For the first time in a couple of years, we’ll be hopping a plane to hit AWS re:Invent right after we’ve digested our Thanksgiving turkey. There are plenty of third-party services that promise to babysit your cloud footprints to keep your monthly bills in check. But each year, when we hit the expo floor in Vegas, we’ve wondered when somebody would come up with a solution for training a machine learning model on the job to perform the job more systematically. There’s one firm preannouncing before all the ruckus to announce just that.
CAST AI is a two-year old startup making the types of bold claims that service providers typically offer; in this case, it claims that it can cut your cloud compute bills in half.
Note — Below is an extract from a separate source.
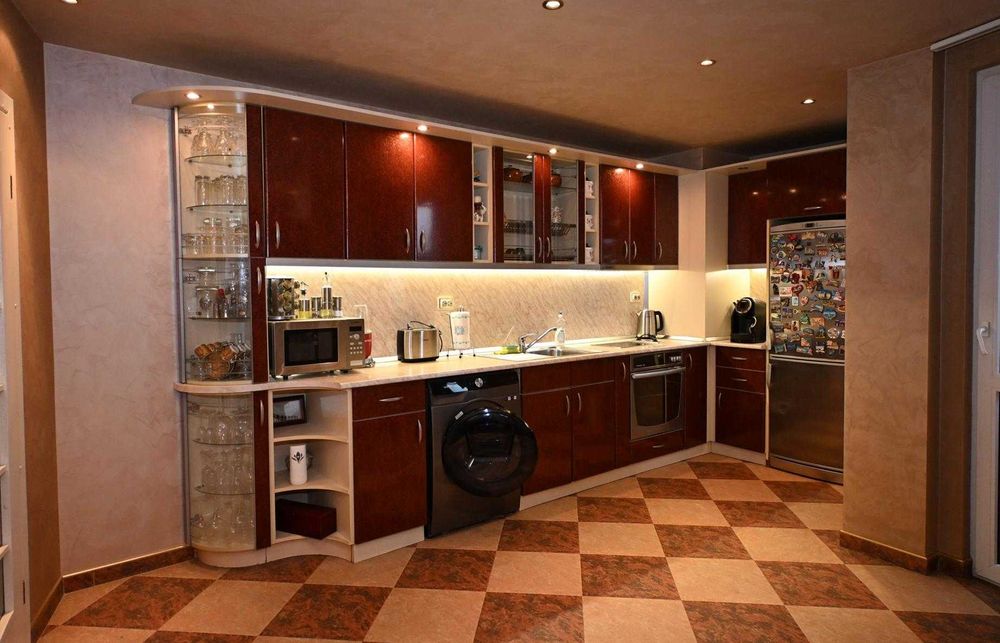 Четиристаен апартамент в гр. Перник център - с ремонт и обзавеждане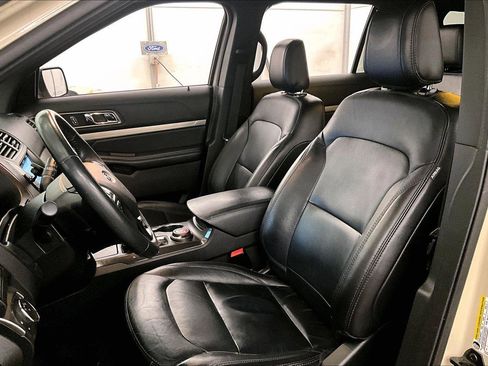 Used 2018 Ford Explorer XLT w/ Equipment Group 202A image 25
In a previous life, the cofounders headed Zenedge, a cloud-based cybersecurity firm eventually acquired by Oracle. Like any born-in-the-cloud company, it was seeking a better way to contain its monthly cloud computing bills. And so, in the cofounders’ next act, this was the problem they trained their sights on.
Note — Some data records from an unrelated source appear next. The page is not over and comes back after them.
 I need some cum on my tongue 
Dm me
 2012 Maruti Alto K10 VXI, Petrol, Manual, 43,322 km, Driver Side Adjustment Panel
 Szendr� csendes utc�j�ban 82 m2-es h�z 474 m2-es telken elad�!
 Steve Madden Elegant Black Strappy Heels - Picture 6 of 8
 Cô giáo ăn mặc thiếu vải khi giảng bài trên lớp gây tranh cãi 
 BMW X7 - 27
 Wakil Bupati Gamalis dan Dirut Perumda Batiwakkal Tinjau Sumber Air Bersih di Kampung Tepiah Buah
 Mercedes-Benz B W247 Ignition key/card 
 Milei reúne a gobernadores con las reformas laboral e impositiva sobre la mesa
In the data world, we’ve seen AI being aimed at optimizing queries, tuning database performance, and, in the case of Oracle’s autonomous database, running the whole darn thing. There is plenty of machine learning being employed to predict or prevent outages.
So why not apply machine learning to shaping the cloud compute footprint? It’s a natural problem for machine learning to solve because there is no shortage of log data, and the problem is pretty linear and sharply defined. The key variants are the nature and characteristics of the workload alongside the underlying compute infrastructure. It’s a problem that outscales human learning because, in the case of AWS (and other cloud providers), there are easily hundreds of compute instance types and related storage permutations.
CAST AI introduced its first service about six months ago, providing real-time analysis of workload snapshots to identify the best instance configuration. It restricts itself to cloud-native, containerized workloads that run under Kubernetes (K8s). For instance, a compute-intensive workload using eight C5a.large instance types might run more cheaply using three C5a.2xlarge types instead.
By keeping its focus on cloud-native containerized workloads orchestrated by K8s, it takes advantage of the declarative container APIs that describe the characteristics of the workload. And by working only in the K8s environment, it clears the way for the “instant rebalancing” optimization service being announced this week. It allows clusters to right-size the cluster configuration on the fly, taking advantage of the automation (through K8s orchestration) to perform the autoscaling. This feature takes the place of manual load rebalancing steps that are performed periodically.
Cost optimization of the cloud is an obvious target for applying machine learning; there is no shortage of cloud customers seeking to get their bills under control. This has traditionally required managers to monitor CloudWatch or implement rules-based controls that abruptly throttle down workloads. When we reach the expo floor of re:Invent, we expect that CAST AI will have a lot more company.